Why Emotional Intelligence (EQ) is More Important Than IQ
The top five reasons why your EQ determines your success in life
Conventional wisdom has it that there's a direct connection between our IQ and our ability to succeed in life. In school, we're ranked by our GPA. At certain points in grade school, students are given standardized tests that rank them with other students around the country. Schools are obsessed with how their students rank compared to others. A requirement for most colleges is a satisfactory score on the SAT or ACT exam. These tests are basic IQ tests, designed to gauge our math skills and reading comprehension.
But there have been many studies that show IQ only accounts for about 20% of success. The major determinants of success are social and emotional intelligence. Yet there's very little emphasis put on developing emotional intelligence. Only a handful of schools have any formal programs that address emotional intelligence.
In his book Emotional Intelligence, Daniel Goleman says, "People with well-developed emotional skills are also more likely to be content and effective in their lives, mastering the habits of the mind that foster their own productivity; people who cannot marshal some control over their emotional life fight battles that sabotage their ability for focused work and clear thought."
We have an emotional mind and a rational mind. In large part, our emotional mind developed to help us survive. When man first wandered the earth, any time he encountered some new experience, he needed to make instant decisions about whether the encounter involved something that he could eat or something that might try to eat him. Relying on the rational mind, which works much slower than the emotional mind, might have meant the end of mankind. The emotional mind springs into action much quicker than the rational mind. But unless we learn to control the emotional mind, we will make lots of bad decisions and poor choices.
Our emotional intelligence has such a large impact on our success in life, it's important that we fully develop our emotional skills. Here are the top five reasons why your emotional intelligence determines your success in life.
1. EQ has a greater impact on success than other factors.
It has been said that your IQ can land you a job, but your lack of EQ can get you fired. Your IQ only accounts for 20% of your success in life. Your emotional intelligence and social intelligence are much greater determinants of the success you will achieve in life.
2. The ability to delay gratification is a primary indicator of future success.
Delayed gratification is the top predictor of future success. People who are able to pay the price today and delay the rewards are much more likely to succeed in life. Unfortunately we have become a nation seeking instant gratification. This shows up in our everyday lives in the foods we choose to eat, the buy now pay later way of life, our inability to follow an exercise regime and putting mindless entertainment ahead of self-development.
3. High EQ leads to healthy relationships with others.
Our emotional skills have a direct and important bearing on our relationships with others. We need to understand our feelings, where they come from and how to properly express them. We will not maintain healthy relationships unless we can control our emotions, communicate our feelings in a constructive manner and understand the feelings of others.

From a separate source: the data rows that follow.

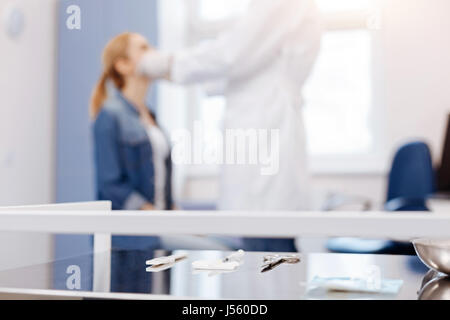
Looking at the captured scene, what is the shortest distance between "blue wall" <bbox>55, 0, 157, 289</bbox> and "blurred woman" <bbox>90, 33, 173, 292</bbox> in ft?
0.17

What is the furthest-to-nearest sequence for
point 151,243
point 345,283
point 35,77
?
point 35,77 < point 151,243 < point 345,283

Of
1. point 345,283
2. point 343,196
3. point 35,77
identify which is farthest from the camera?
point 343,196

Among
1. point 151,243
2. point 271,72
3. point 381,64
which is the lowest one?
point 151,243

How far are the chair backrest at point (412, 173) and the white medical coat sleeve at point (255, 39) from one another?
28.3 inches

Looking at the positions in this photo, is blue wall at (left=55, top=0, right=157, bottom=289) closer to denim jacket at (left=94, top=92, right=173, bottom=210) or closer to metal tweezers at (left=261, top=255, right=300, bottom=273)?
denim jacket at (left=94, top=92, right=173, bottom=210)

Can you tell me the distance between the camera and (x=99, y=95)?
1.90 m

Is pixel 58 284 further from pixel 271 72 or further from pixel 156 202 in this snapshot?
pixel 156 202

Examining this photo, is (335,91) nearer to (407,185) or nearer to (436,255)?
(407,185)

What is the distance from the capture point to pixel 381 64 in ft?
8.05

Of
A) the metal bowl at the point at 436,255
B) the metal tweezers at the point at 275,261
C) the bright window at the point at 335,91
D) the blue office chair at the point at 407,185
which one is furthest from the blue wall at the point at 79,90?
the metal bowl at the point at 436,255

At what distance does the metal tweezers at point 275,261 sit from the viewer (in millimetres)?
716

4. Emotional health impacts physical health.
There is a direct connection between our emotional health and our physical health. If our lives are filled with stress, our physical health suffers. It has been estimated that well over 80% of our health problems are stress related. We experience stress primarily because we are not comfortable emotionally. We need to understand the link between our emotional health and our physical health.
5. Poor EQ is linked to crime and other unethical behaviors.

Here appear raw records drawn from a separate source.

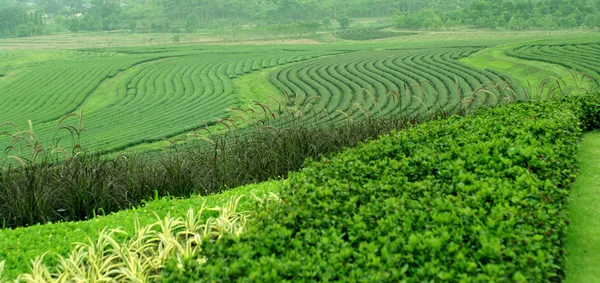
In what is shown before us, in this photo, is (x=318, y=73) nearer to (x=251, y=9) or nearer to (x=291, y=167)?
(x=291, y=167)

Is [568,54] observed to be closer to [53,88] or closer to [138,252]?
[53,88]

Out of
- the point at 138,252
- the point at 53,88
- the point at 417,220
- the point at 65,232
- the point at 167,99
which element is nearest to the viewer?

Unfortunately, there's a direct connection between poor emotional skills and the rising crime rate. Children who have poor emotional skills become social outcasts at a very young age. They might be the class bully because of a hot temper. They may have learned to react with fists rather than reason. Poor social and emotional skills contribute to poor attention in class and feelings of frustration. Such students rapidly fall behind and make friends with others in the same boat. The path to crime starts early in life. While there's no doubt that family and environment are strong contributors, the common thread is poor emotional and social skills.
This is one case where an ounce of prevention would certainly be worth a pound of cure. The cost of intervention when a child is in grade school is minor compared to the cost to jail them in their teens and twenties.

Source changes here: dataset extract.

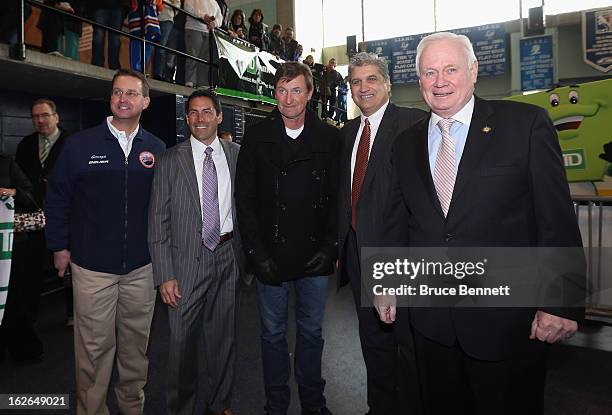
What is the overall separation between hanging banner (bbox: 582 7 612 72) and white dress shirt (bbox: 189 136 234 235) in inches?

So how do we develop emotional intelligence?
We need to know our emotions. We need to develop self-awareness -- the ability to recognize feelings as they happen.
We must learn how to manage our emotions. Unless we learn to manage our emotions we will constantly be battling feelings of gloom and distress.
We must learn to motivate ourselves. Learn emotional self-control -- to delay gratification.
If we are to succeed in life, we need to learn to recognize emotions in others. We need to develop empathy. We need to be attuned to what others want or need.
And we need to develop our emotional intelligence so we are capable of healthy relationships.